Versteinerte Hölzer und Zapfen


Sweet Home


Grassey Mountain   

 Eden Valley

Yakima Canyon

Wie ich zu einem neuen Sammelgebiet kam

Im Rahmen meiner Diplomarbeit über den Bergahorn habe ich die Welt der Kieselhölzer kennen und schätzen gelernt. Zur Auflockerung des Kapitels Florengeschichte hatte ich die Idee evtl. ein Foto von einem versteinerten Bergahorn einzubauen.
Bei der Recherche nach geeignetem Bildmaterial bekam ich dann vom Inhaber einer Schmuck und Edelsteinschleiferei in Fischbach den Tipp diesbezüglich einmal bei Herrn Ulrich Dernbach (Heppenheim) nachzufragen.

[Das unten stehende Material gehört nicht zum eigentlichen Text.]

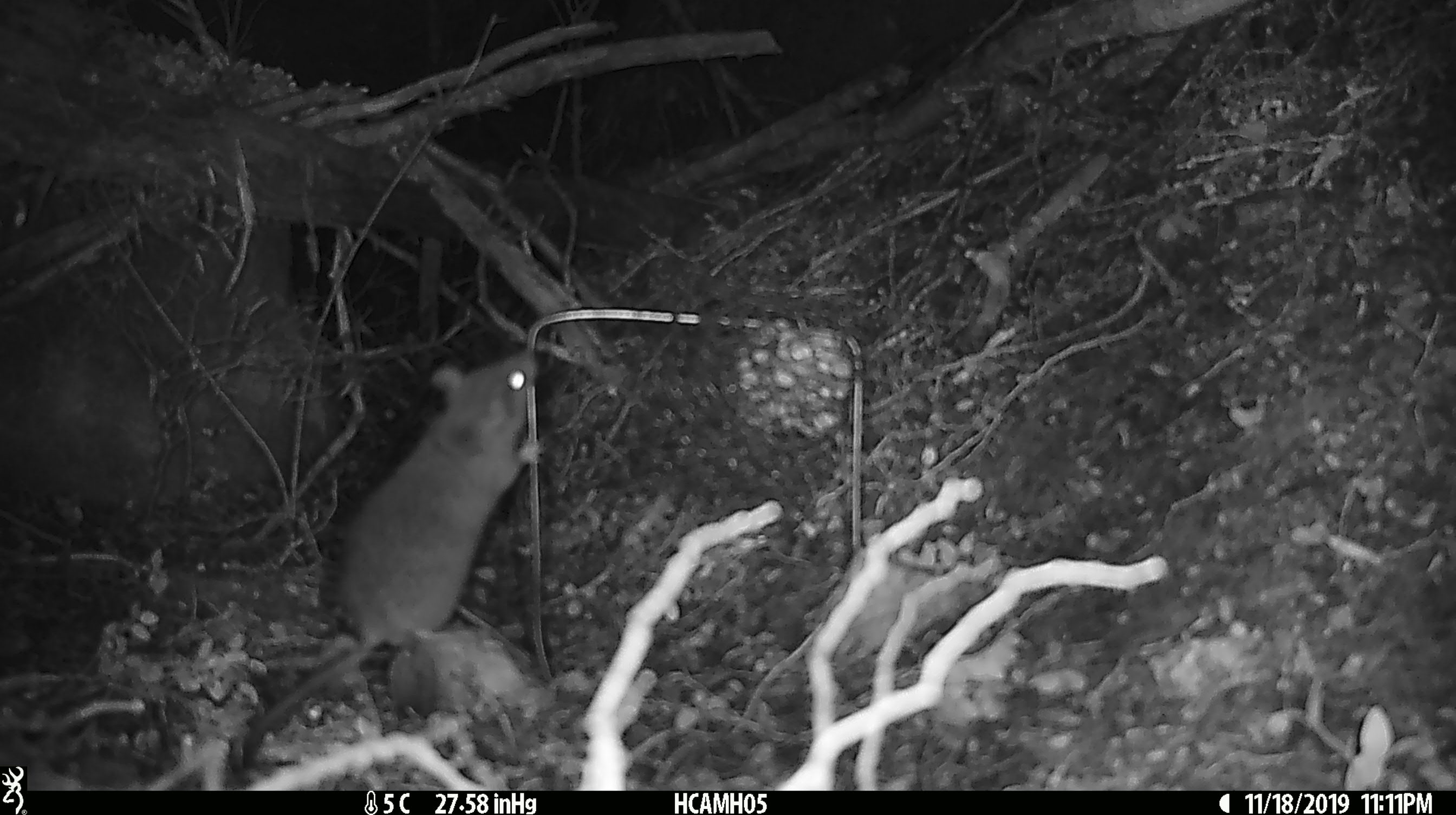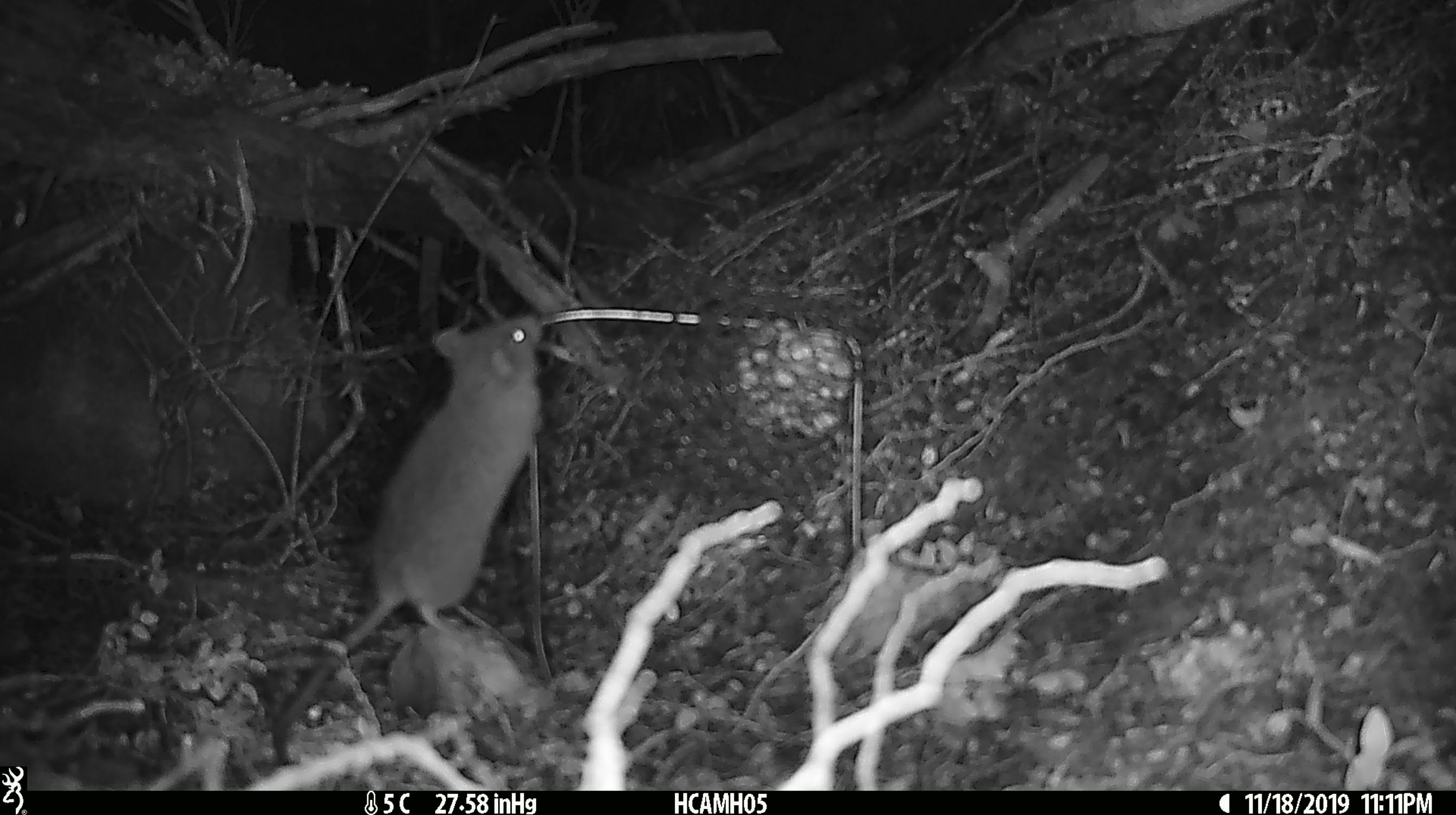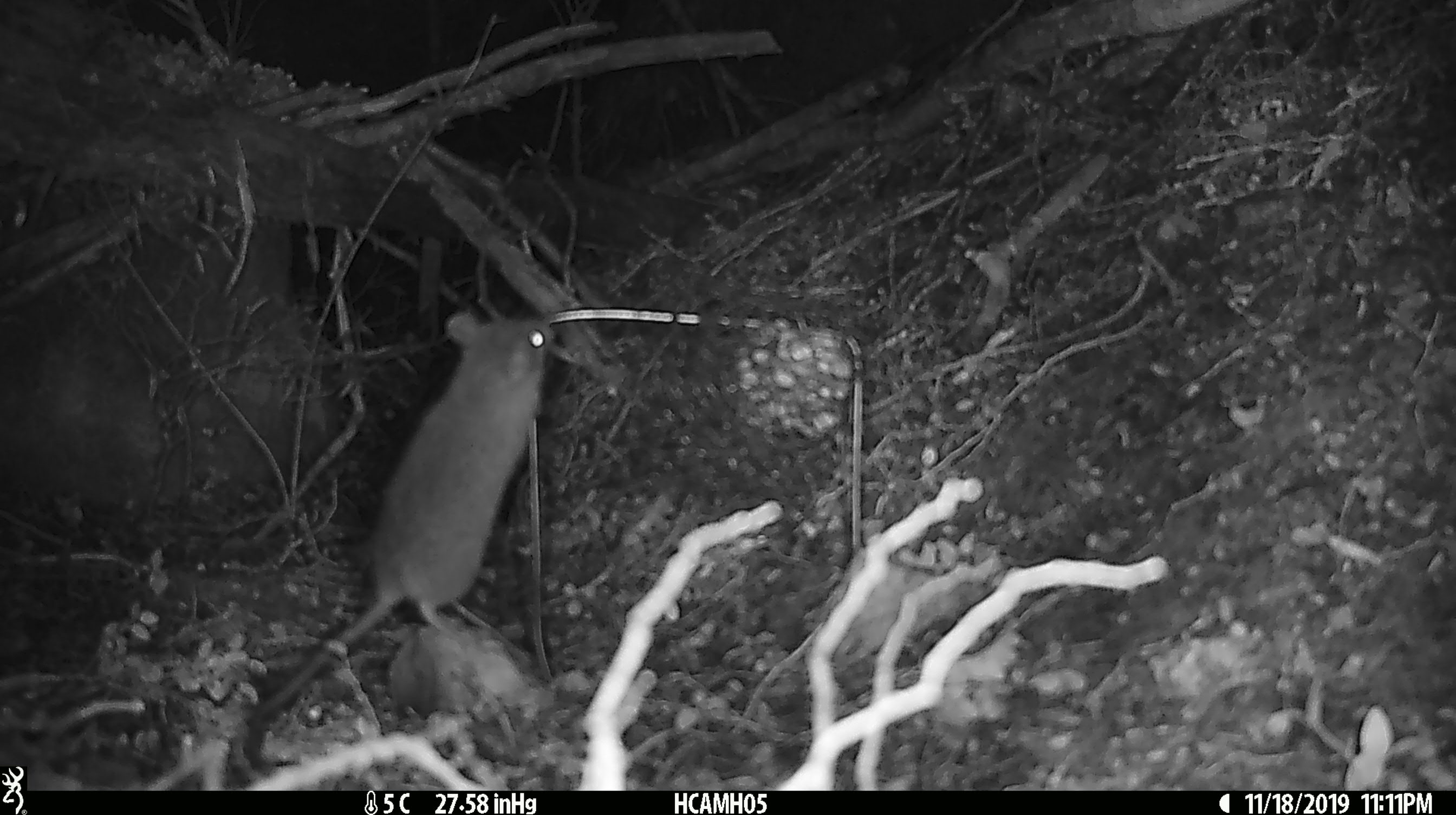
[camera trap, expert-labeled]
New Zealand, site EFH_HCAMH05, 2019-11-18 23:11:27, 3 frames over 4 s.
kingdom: Animalia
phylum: Chordata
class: Mammalia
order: Rodentia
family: Muridae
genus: Rattus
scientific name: Rattus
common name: rat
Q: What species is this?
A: Rat (Rattus).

Nach einem kurzem Anruf hatte Herr Dernbach mich dann zu sich nach Hause eingeladen und mir eine wunderschöne Ahornscheibe zum fotografieren gezeigt. Nach anschließender ausgiebiger Bewunderung seiner wohl einmaligen Sammlung war es dann um mich geschehen. Ich war von diesem Zeitpunkt an mit dem Virus der versteinerten Hölzer infiziert.

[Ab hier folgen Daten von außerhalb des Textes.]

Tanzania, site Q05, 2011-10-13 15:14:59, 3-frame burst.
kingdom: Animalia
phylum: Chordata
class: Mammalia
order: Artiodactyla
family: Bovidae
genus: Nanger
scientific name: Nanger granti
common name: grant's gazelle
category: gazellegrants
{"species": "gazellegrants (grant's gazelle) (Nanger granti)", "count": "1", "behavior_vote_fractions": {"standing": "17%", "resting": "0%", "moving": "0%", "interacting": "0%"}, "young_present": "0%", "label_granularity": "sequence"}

Seit dieser Zeit habe ich somit ein weiteres Sammelgebiet, welches sich immer weiter ausdehnt und mir nach wie vor große Freude breitet. An dieser Stelle noch einmal recht herzlichen Dank an Herrn Ulrich Dernbach für die Infektion mit dem Holzvirus.

            
                                             

Wie versteinert Holz?
Grundvorrausetzung für den Versteinerungsprozess ist die schnelle und luftdichte Abdeckung der Hölzer mit vulkanischen Aschen, Sanden oder Tonen. Wichtig sind hierbei anaerobe, d.h. sauerstoffarme Bedingungen, die ein Verrotten des abgedeckten Materials verhindern.
Eine weitere Voraussetzung zur Versteinerung ist das Vorhandensein von Lösungen. Die Art der Zusammensetzung dieser Lösungen hat dabei wesentlichen Einfluss auf das Aussehen/Färbung der Kieselhölzer. Viele Kieselhölzer bestehen fast ausschließlich aus Kieselsäure. Beim Eindringen des Sio2 in den Holzkörper werden die Zellstrukuren nicht beschädigt oder zerstört, sie sind vielmehr zum Teil perfekt erhalten geblieben. Über die genaue Zusammensetzung der einzelnen Lösungen, sowie über die Art und Weise des Eindringens der Lösungen in den Holzkörper und ob es sich dabei um eine Verkieselung oder Einkieselung handelt, möchte ich nicht weiter eingehen. An dieser Stelle möchte ich vielmehr auf die einschlägige Literatur verweisen.